A certificate request is a text file that contains information about you and your organization. After using the Certificate Management Tool to generate a certificate request, you can use the Microsoft® Certificate Server to generate certificates that fulfill the request contained in the request file.
At this time, the Certificate Management Tool works only with the Windows NT Certificate Server. Support by other certificate authorities is currently in progress.
To simplify keeping track of the certificate requests that you generate, you should store certificate requests in the shared folder that you specified when you installed the Microsoft Certificate Server.
For example, if you intend to use the generated certificate to digitally sign data, click Signature.
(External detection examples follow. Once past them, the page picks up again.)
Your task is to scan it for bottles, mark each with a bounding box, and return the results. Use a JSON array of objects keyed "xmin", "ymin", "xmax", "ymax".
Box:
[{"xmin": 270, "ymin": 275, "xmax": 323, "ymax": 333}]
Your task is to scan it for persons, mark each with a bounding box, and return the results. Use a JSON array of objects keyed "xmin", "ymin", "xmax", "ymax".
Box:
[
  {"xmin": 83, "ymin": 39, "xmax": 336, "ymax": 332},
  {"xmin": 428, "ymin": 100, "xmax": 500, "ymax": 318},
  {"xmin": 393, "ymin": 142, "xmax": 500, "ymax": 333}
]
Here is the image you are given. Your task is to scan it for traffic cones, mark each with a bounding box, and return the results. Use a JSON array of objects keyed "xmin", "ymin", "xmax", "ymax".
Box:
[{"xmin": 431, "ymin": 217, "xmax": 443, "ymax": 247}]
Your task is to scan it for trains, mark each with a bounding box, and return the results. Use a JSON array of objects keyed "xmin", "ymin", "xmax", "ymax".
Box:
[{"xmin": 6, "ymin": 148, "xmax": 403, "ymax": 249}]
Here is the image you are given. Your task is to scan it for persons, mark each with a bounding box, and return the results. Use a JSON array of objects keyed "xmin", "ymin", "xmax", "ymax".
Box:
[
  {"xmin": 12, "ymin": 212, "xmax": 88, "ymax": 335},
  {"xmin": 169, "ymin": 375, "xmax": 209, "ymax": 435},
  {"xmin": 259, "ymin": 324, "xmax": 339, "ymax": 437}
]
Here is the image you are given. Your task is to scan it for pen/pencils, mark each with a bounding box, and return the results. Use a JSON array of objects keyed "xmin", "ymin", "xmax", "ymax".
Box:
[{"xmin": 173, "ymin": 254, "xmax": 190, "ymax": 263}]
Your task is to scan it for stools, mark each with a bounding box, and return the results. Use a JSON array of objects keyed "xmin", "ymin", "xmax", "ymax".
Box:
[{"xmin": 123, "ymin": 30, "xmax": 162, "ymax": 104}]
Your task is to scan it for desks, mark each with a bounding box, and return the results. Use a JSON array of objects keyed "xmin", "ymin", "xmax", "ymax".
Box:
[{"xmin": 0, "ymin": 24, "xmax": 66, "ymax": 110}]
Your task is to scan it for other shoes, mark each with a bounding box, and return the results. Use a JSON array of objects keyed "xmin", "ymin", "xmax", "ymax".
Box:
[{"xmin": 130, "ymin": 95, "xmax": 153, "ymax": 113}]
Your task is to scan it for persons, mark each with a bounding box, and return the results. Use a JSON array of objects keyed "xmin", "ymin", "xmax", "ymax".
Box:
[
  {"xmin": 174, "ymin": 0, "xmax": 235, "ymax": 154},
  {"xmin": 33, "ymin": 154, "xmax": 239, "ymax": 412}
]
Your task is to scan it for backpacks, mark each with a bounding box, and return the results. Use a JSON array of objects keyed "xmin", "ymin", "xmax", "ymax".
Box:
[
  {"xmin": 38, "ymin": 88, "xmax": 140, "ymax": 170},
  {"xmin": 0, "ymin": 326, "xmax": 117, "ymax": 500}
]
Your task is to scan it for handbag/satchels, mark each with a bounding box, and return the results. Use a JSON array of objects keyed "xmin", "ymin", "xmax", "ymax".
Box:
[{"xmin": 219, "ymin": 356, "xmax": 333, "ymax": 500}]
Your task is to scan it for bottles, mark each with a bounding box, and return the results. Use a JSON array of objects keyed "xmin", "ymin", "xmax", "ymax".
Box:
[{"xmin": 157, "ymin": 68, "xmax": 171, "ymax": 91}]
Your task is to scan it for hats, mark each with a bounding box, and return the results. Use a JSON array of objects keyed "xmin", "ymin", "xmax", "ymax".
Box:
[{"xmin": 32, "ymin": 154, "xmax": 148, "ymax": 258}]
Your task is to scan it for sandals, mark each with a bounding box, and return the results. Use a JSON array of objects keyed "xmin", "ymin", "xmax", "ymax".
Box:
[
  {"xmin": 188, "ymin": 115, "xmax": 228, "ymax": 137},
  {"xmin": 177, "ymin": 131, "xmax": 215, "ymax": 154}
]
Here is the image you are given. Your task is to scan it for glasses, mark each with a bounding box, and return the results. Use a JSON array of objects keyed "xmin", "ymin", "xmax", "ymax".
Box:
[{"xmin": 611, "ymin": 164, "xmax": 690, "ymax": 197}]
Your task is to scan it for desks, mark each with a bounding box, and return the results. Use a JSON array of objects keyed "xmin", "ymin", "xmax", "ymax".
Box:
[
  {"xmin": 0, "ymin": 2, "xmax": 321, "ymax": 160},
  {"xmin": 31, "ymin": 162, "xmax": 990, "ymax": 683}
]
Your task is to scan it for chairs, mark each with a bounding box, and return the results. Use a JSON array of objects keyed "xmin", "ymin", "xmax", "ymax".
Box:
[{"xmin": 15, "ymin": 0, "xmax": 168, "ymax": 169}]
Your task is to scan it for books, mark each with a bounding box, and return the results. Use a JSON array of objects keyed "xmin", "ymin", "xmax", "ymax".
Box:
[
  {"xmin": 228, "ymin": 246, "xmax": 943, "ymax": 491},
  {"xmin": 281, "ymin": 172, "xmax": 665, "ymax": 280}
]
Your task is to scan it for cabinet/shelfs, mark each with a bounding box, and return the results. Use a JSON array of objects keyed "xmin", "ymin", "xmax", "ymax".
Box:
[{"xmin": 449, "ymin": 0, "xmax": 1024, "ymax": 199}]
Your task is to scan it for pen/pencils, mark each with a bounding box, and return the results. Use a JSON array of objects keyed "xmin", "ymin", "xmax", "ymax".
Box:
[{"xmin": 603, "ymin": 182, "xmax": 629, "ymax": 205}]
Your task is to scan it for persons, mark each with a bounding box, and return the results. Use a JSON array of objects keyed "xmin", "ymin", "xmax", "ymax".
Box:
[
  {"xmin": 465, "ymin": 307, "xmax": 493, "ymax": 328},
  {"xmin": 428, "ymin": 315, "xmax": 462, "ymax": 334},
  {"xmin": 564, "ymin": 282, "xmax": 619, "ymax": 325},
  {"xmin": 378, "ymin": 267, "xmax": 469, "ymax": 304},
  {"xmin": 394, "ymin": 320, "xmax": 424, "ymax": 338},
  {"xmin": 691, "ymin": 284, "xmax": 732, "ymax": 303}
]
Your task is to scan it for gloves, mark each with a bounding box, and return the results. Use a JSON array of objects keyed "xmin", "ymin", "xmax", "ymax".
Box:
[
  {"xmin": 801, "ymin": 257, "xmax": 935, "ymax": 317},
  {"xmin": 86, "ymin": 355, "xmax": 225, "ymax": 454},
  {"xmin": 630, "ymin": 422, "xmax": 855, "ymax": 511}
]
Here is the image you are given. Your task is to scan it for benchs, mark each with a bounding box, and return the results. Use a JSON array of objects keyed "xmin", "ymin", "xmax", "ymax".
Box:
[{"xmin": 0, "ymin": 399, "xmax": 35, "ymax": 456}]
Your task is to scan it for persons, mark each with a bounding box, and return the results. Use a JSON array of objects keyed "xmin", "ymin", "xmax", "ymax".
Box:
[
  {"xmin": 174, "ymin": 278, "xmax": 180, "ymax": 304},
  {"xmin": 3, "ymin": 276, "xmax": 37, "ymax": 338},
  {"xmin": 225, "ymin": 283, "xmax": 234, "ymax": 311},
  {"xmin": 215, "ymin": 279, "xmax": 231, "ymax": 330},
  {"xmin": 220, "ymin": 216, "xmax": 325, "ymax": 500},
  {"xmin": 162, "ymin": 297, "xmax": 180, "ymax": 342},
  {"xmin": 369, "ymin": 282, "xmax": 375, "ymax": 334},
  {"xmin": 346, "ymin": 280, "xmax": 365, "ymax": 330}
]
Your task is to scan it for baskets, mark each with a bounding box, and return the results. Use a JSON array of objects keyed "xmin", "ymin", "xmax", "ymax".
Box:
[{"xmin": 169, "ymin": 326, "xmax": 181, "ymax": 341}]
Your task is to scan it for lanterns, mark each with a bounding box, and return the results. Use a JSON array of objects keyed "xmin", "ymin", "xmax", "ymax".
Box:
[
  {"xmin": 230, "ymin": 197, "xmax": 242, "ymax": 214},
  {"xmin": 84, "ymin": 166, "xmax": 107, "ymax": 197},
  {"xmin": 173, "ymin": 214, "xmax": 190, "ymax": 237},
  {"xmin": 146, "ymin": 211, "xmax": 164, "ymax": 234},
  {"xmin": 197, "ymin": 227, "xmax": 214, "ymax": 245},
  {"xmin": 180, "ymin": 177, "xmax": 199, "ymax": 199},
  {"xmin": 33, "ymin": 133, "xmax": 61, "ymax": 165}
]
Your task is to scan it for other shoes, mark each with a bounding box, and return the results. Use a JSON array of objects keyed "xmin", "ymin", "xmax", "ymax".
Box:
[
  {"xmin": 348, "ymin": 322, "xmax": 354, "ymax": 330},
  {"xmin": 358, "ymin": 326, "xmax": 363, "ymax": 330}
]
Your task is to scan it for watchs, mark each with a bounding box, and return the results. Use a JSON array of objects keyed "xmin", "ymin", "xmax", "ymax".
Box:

If you intend to use the generated certificate to encrypt data, click Exchange.
If you want the certificate chain file to be imported only by the currently logged-on user, click Current User. If you want to allow anyone logged onto the current machine to import or export the certificate, click Machine.
If you are generating a request for a certificate that you intend to use under the Internet Information Server (IIS) service, the certificate must be a machine-based certificate. This requirement arises from the fact that IIS does not run under the current user’s security context. Certificates that you generate for use with the DigitalSig or DecryptPKCS components must be machine-based certificates because these components are executed under IIS and therefore use the machine context. This requirement does not apply to certificates submitted to you by your trading partners for use with the EncryptPKCS or VerifyDigitalSig components.
The Certificate Management Tool generates the request file (.crq) and saves it in the directory that you specified.
After generating a certificate request file, you can use the Microsoft Certificate Server to generate the certificate (.crt) and certificate chain (.chn) files that fulfill that request.